An optimist might argue that these bouts of irrational emotion provide grist for art, but recollections of the crazy loves in my past are more likely to inspire toe-curling embarrassment than a foundation for the great American novel.

Joseph Smigelski said...

Aren't you two talking about "Mr. Spock" from Star Trek, not Dr. Spock, the anti-war baby doctor?

Karin Spirn said...

Yes, how embarrassing! I mean, I do enjoy watching children throw tantrums, but that hardly makes me Dr. Spock.

Karin Spirn said...

You made me think of something, Melinda--

I remember once telling my musician friend Kelly Caldwell that I thought dating was such a horrible distraction from everything I was really supposed to be doing. She gave me this really uncomprehending look. "That's funny," she said. "I write love songs. I think of tyring to find love as the main, most important thing I'm supposed to be doing." She was really good at writing songs about it, too, somehow.

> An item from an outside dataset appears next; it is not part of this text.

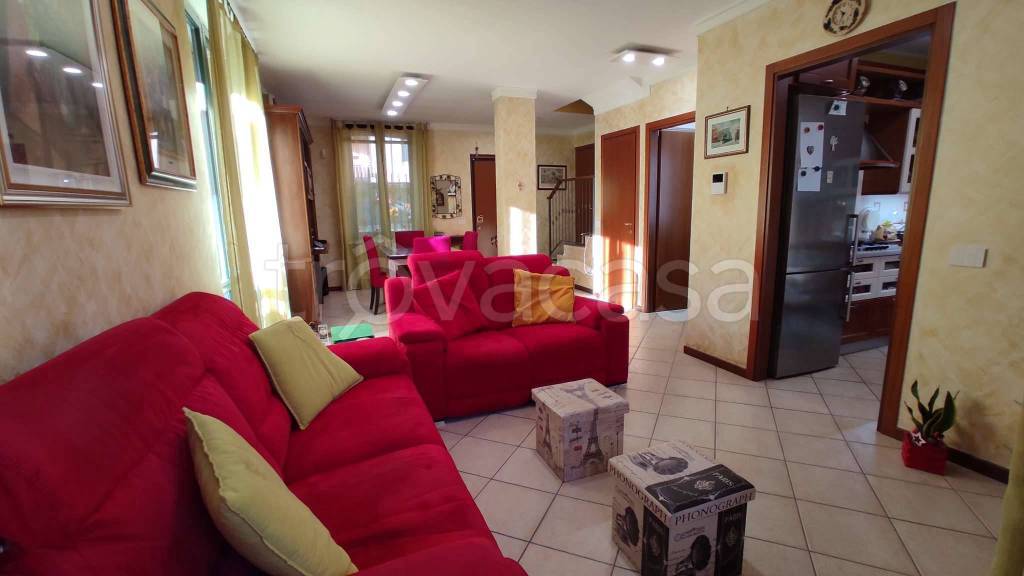 immagine annuncio 7 di 15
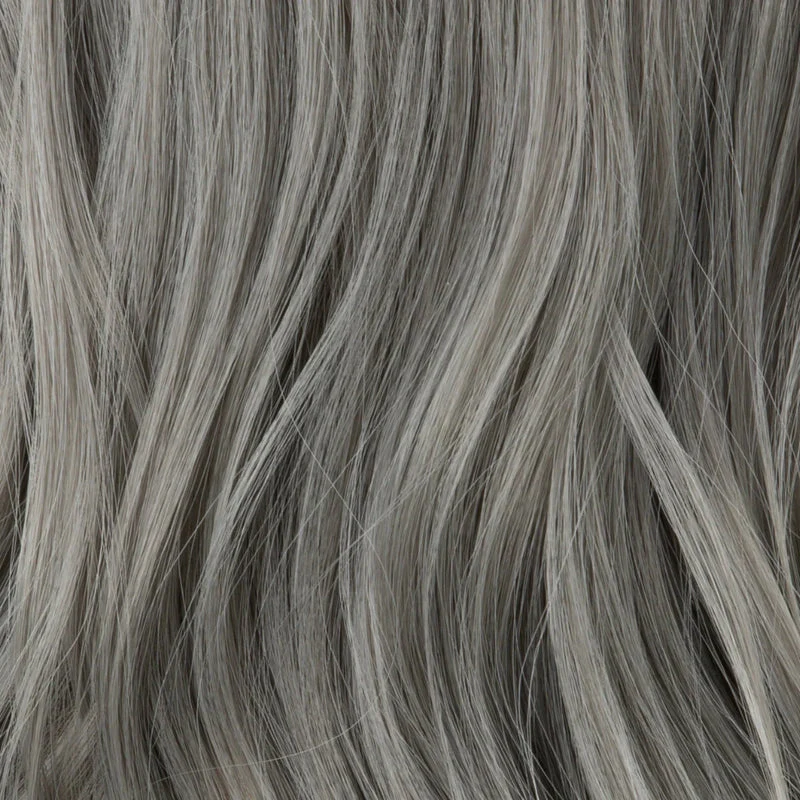 Thumbnail 28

After that I decided that there are people who are supposed to date and people who aren't, and she and I fell on opposite sides of the border.

Anonymous said...

Karin, that conversation you had with Kelly is much more 'real' and convincing than the thin assertion that the prevalence of lazy rhymes in pop songs somehow shows '[o]ur stubborn insistence on forcing these two words together' and 'shows how acutely we feel love as a mental illness'. but while you credited Kelly's songwriting talent, you neglected to mention your talent at writing from your 'side of the border'. i, for one, prefer it to love songs! -k.

Karin Spirn said...

Thanks, K. I am glad that people-who-should-not-date such as myself have a legitimate genre to write in!

Karin Spirn said...

PS--it may be a rather flippant conclusion that people are subconsciously rhyming "crazy" and "baby" on purpose, but I still really like it.

mlucas said...

Ain't no big thing!


Karin Spirn said...

I love it! I'm also weirdly partial to this one:

With every goddess a let-down, every idol a bring-down, it gets you down.

Melinda said...

Oh hey, now I'm embarrassed. I used Dr. Spock 2x. Confession, I've never really watched Star Trek but I DO know there was an episode where Spock falls in love.

Karin, what you said reminds me of something that Dan Savage said about how some people are kind of meant to be alone. The problem, though, is that many of these people don't realize that they're one of the world's eternal loners. How can you really know?

Karin Spirn said...

I think those people could figure it out from the fact that (a) they are my ex-boyfriends, or (b) they are me.